Незнакомец опять улыбнулся.
— Если вас интересует искусство, — сказал он, — я бы мог показать вам кое-что… Я, правда, живу один, но совсем не опасен. З-запишите мой телефон, если, конечно, хотите. Меня з-зовут Людвигом Владимировичем.
Она еще записывала, когда он заторопился:
— Кажется, съемки приостановили — можно проскочить. Будьте здоровы.
Ошарашенная, она даже не посмотрела ему вслед. Вспомнила, что, давая телефон и потом, прощаясь, новый ее знакомый уже не был так приветлив, как вначале. Может, успел пожалеть о приглашении? Или боялся, что она его не так поймет? Или ее молчание показалось ему насмешливым? Она ведь, как дура, усмехалась и никак не откликнулась на его приглашение, хотя и записала телефон и фамилию.
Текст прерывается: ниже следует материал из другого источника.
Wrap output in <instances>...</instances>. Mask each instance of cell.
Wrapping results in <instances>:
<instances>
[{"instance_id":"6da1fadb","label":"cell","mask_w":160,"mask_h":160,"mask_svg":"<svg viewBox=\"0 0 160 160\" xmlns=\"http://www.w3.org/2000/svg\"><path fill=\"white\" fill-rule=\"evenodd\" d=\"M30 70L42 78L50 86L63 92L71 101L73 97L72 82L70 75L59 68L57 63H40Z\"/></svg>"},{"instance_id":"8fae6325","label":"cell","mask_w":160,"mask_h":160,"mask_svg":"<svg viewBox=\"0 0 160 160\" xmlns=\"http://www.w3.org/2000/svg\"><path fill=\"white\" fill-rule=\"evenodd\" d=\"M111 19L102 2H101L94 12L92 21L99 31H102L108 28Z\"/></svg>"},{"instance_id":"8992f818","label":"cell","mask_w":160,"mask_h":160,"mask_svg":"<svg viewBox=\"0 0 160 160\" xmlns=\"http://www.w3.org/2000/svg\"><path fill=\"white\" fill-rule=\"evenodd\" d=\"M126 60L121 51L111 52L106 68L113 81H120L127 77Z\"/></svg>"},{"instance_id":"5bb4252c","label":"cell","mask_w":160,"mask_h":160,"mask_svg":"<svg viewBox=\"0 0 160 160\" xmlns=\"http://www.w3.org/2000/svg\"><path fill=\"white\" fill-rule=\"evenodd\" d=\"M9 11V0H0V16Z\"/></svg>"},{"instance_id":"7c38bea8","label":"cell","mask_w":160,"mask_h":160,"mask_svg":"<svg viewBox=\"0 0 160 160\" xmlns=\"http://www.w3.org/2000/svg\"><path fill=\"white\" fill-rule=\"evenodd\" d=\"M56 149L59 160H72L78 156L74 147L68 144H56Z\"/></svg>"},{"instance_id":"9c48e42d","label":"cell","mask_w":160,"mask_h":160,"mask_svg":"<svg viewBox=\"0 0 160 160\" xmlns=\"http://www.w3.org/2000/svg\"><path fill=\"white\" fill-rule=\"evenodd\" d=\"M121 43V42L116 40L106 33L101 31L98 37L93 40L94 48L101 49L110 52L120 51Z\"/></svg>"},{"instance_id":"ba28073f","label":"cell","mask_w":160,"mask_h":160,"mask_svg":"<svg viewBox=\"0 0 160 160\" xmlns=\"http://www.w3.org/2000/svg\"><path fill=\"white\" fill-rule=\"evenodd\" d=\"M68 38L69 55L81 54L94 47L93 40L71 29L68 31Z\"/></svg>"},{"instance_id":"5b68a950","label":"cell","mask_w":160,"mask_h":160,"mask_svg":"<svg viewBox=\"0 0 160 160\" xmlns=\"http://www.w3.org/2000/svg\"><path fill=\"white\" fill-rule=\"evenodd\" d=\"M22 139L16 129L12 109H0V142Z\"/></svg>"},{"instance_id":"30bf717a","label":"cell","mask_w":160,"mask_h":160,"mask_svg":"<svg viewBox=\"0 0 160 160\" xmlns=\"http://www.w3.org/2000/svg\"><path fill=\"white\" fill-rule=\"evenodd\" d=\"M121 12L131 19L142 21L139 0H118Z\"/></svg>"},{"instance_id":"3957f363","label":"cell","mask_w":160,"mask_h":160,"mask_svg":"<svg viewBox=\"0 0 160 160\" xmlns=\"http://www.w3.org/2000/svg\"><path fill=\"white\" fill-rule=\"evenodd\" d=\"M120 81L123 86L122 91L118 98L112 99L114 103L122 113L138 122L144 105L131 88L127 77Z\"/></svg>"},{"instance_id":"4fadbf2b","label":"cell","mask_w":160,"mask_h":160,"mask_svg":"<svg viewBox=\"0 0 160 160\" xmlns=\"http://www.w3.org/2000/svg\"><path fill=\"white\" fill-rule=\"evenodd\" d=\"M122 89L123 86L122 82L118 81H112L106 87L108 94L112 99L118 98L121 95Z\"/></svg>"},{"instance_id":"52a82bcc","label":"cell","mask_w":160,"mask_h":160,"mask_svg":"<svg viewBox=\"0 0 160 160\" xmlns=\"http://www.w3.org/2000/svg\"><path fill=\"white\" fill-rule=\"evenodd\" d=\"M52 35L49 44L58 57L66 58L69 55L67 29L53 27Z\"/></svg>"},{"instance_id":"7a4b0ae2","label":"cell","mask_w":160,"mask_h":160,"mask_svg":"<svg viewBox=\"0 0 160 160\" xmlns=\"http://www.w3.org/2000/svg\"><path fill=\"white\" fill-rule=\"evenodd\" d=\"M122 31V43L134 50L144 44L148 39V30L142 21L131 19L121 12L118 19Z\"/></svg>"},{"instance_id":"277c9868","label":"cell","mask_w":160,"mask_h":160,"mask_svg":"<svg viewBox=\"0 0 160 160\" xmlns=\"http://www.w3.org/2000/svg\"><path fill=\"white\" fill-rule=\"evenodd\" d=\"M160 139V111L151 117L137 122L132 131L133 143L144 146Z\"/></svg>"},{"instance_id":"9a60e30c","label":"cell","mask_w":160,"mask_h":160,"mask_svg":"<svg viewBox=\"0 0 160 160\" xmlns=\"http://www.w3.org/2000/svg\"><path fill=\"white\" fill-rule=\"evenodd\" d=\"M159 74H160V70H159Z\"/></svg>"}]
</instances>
Милку мучили еще долго, и, то в подъезде, то на улице Ксения ждала ее. Ждать-то ждала, но это не значит, что встретила ласково. Милка, хотя и сама основательно промерзла, весело уговаривала ее:
— Заработок есть заработок, Ксеничка, тут ничего не попишешь!
— К черту! Так и воспаление недолго схватить!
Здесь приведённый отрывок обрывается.